Comparing Samples from the $\mathcal{G}^0$ Distribution using a Geodesic Distance
This work addresses the need for quantifying differences in SAR data samples for researchers in remote sensing and image analysis, but it appears incremental as it builds on existing tests.
The paper tackles the problem of comparing samples from the $\mathcal{G}^0$ distribution, used for SAR image modeling, by introducing a geodesic distance as a dissimilarity measure, and proposes three tests based on this distance with probability distributions estimated via permutation methods.
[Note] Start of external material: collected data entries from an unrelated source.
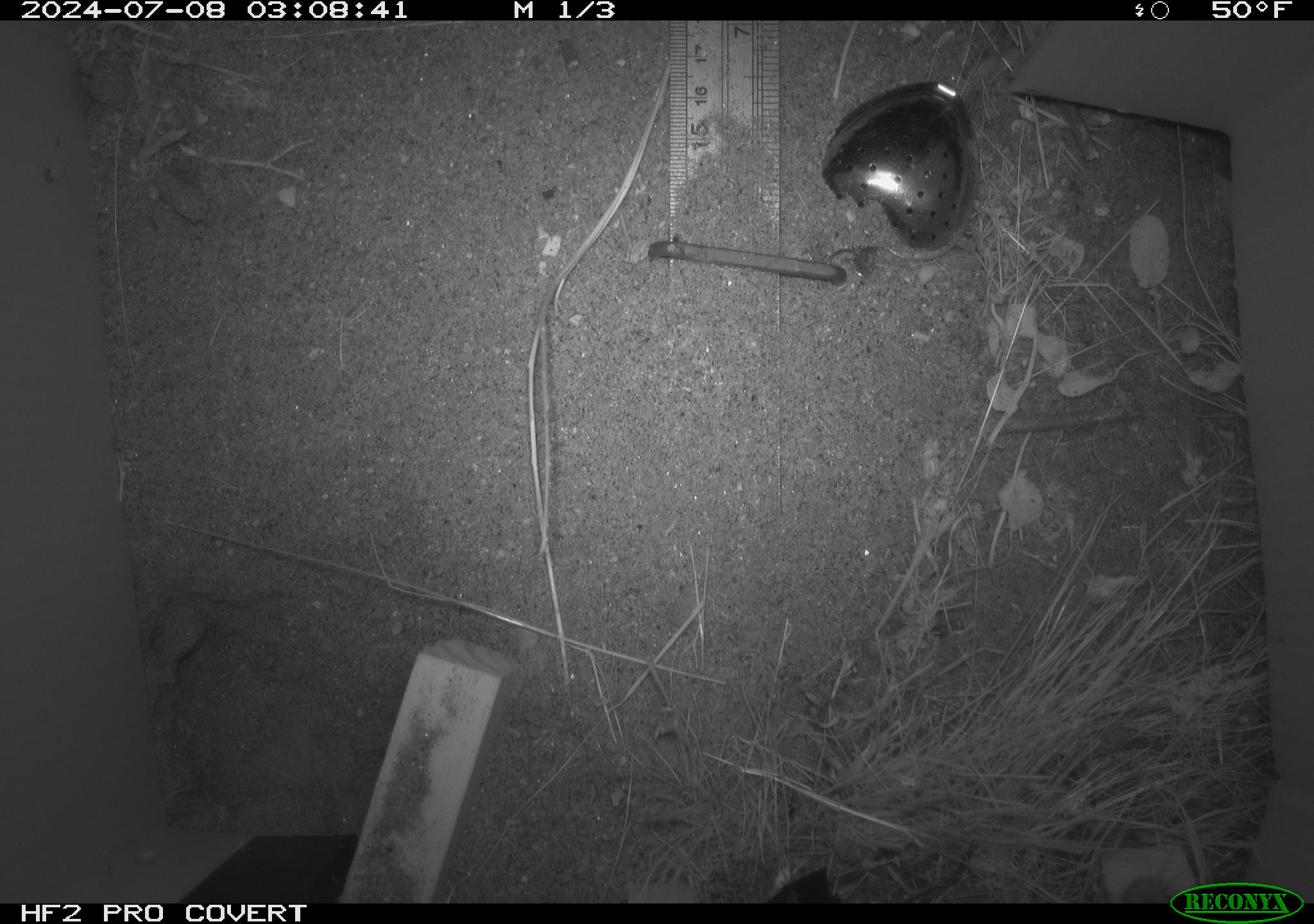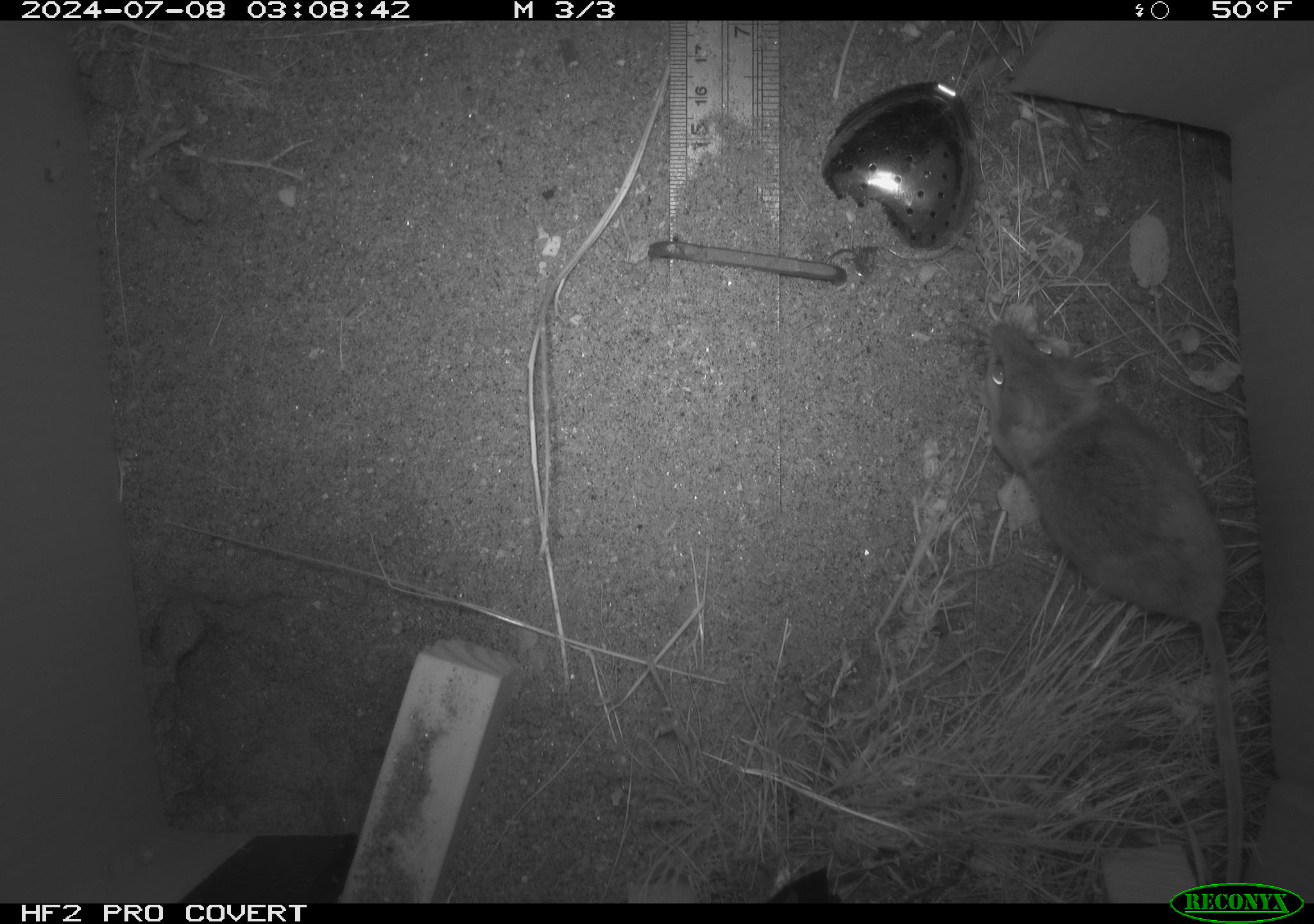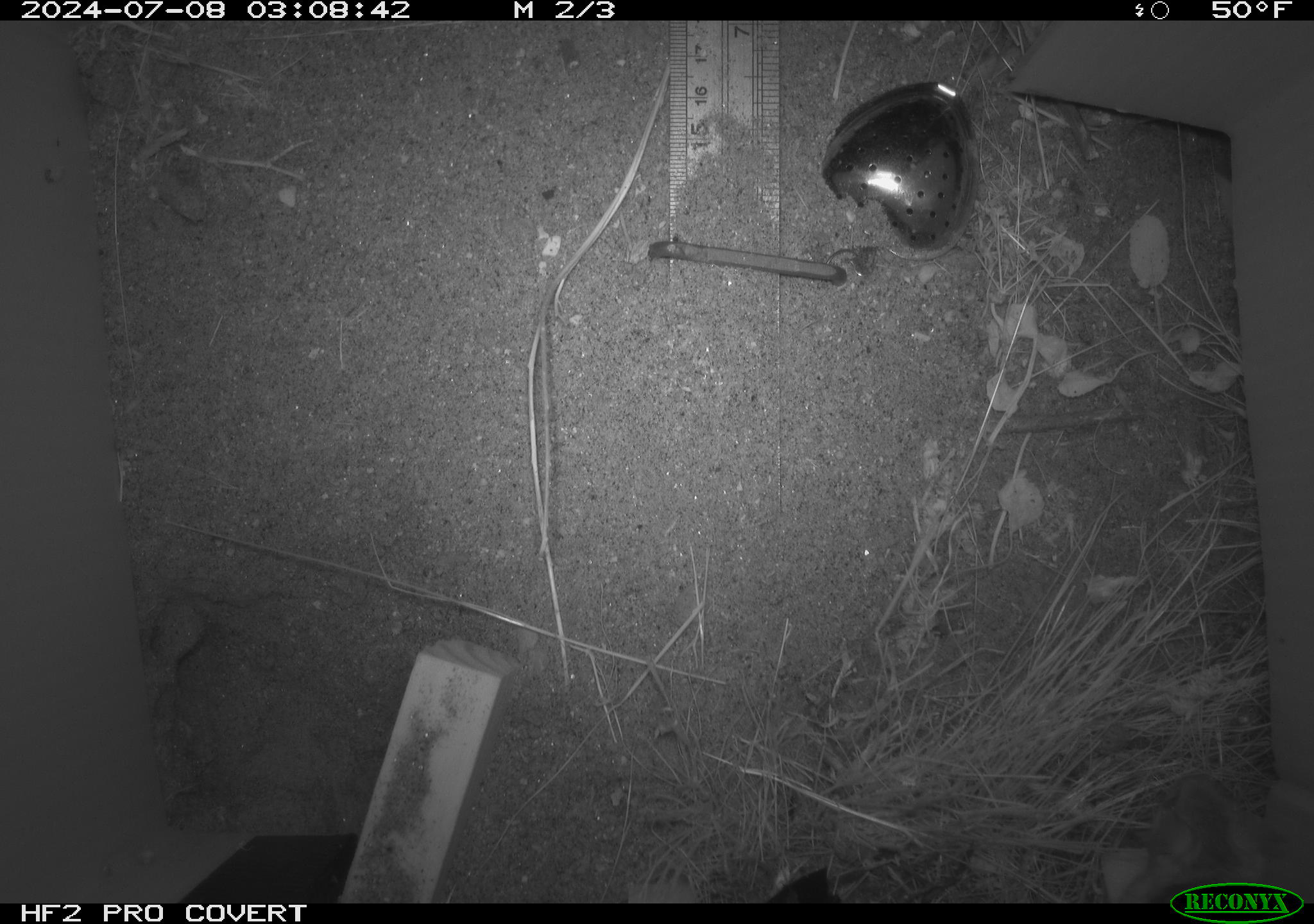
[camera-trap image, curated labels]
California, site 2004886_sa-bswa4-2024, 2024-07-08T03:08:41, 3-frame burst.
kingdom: Animalia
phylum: Chordata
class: Mammalia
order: Rodentia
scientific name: Rodentia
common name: rodent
Rodent (Rodentia).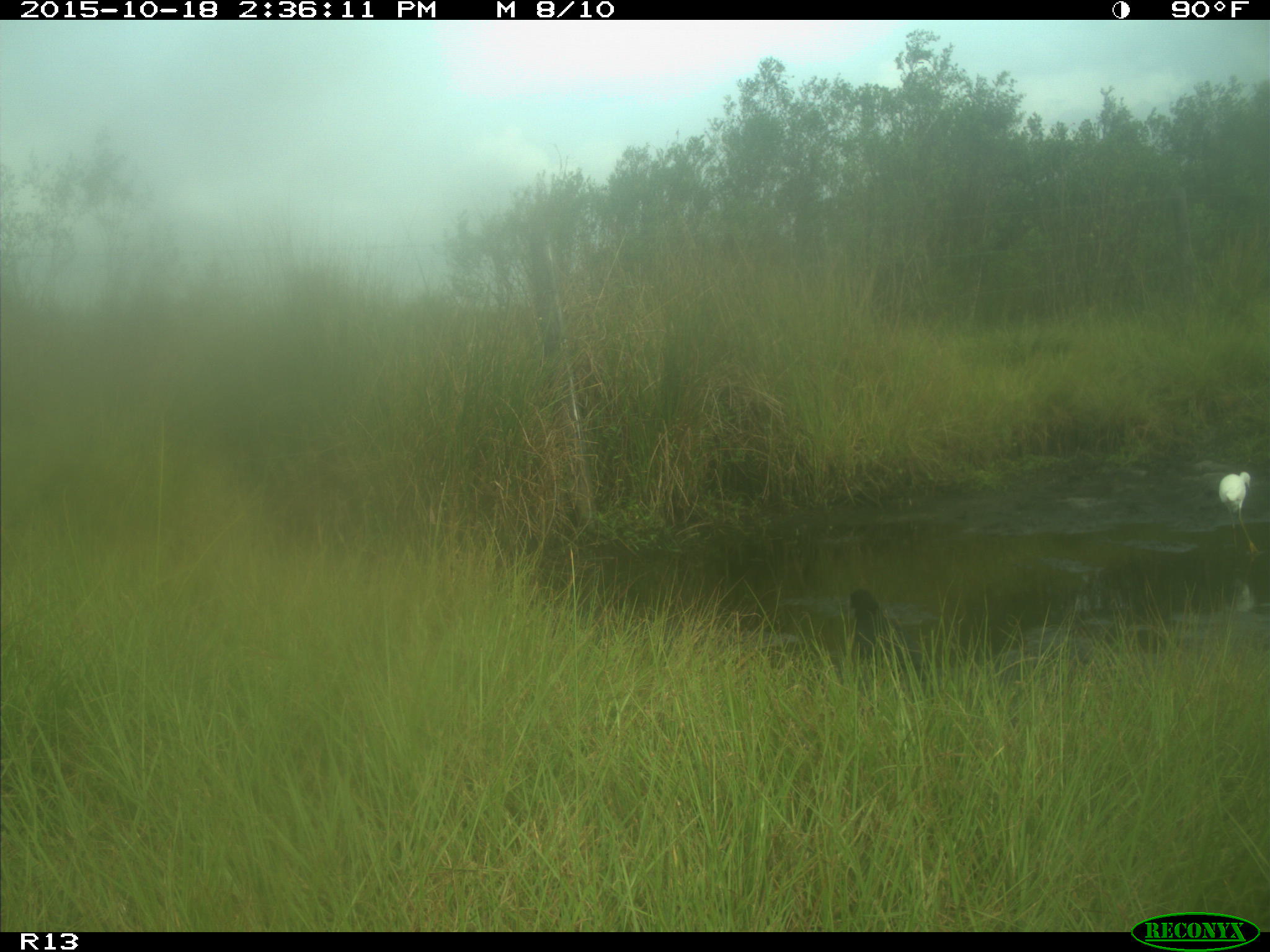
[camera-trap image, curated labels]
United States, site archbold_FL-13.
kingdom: Animalia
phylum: Chordata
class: Aves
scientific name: Aves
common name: birds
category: unidentified bird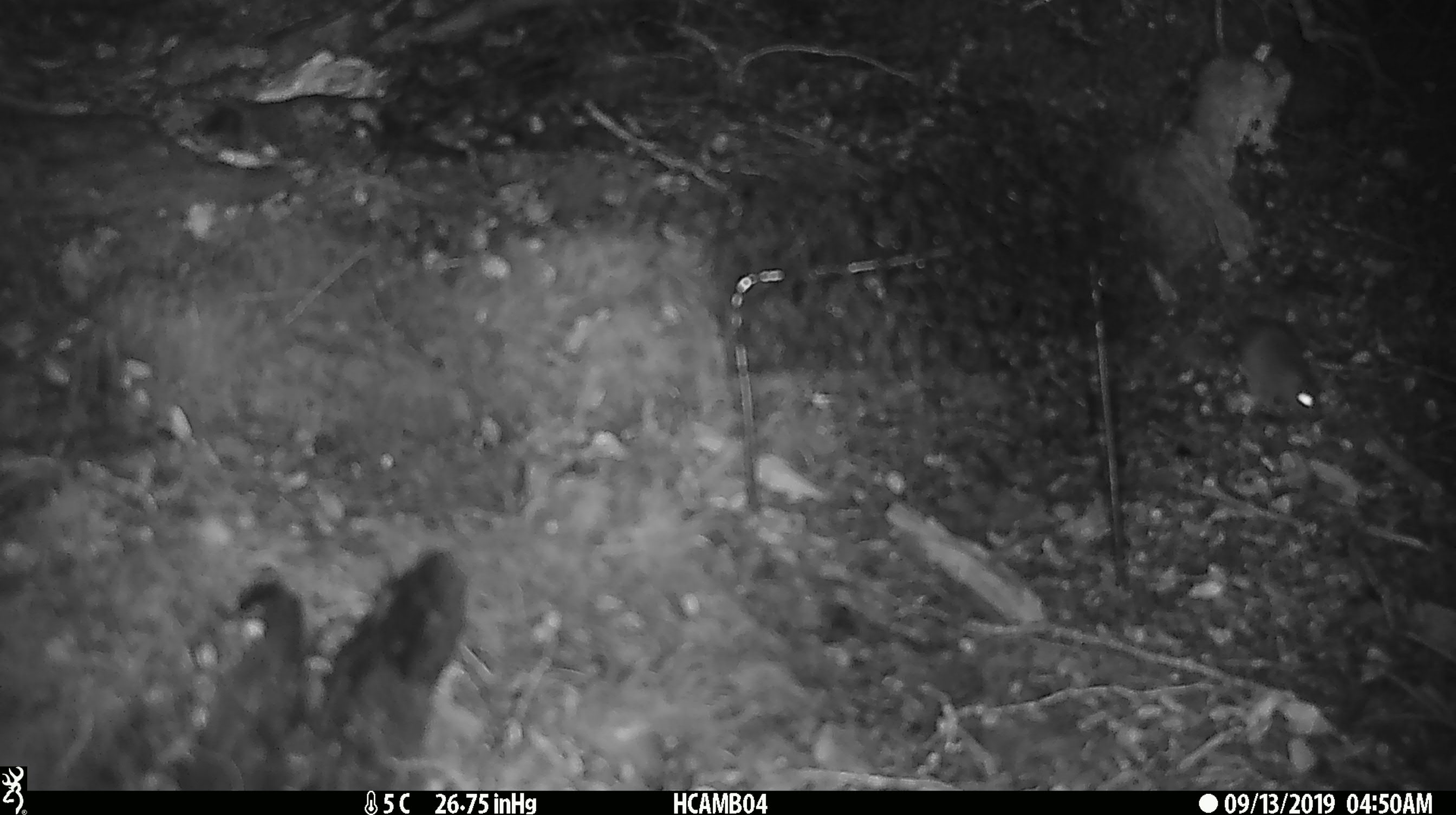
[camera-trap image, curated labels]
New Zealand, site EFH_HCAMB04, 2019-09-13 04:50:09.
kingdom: Animalia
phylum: Chordata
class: Mammalia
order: Rodentia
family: Muridae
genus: Mus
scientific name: Mus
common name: mouse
The $\mathcal{G}^0$ distribution is widely used for monopolarized SAR image modeling because it can characterize regions with different degree of texture accurately. It is indexed by three parameters: the number of looks (which can be estimated for the whole image), a scale parameter and a texture parameter. This paper presents a new proposal for comparing samples from the $\mathcal{G}^0$ distribution using a Geodesic Distance (GD) as a measure of dissimilarity between models. The objective is quantifying the difference between pairs of samples from SAR data using both local parameters (scale and texture) of the $\mathcal{G}^0$ distribution. We propose three tests based on the GD which combine the tests presented in~\cite{GeodesicDistanceGI0JSTARS}, and we estimate their probability distributions using permutation methods.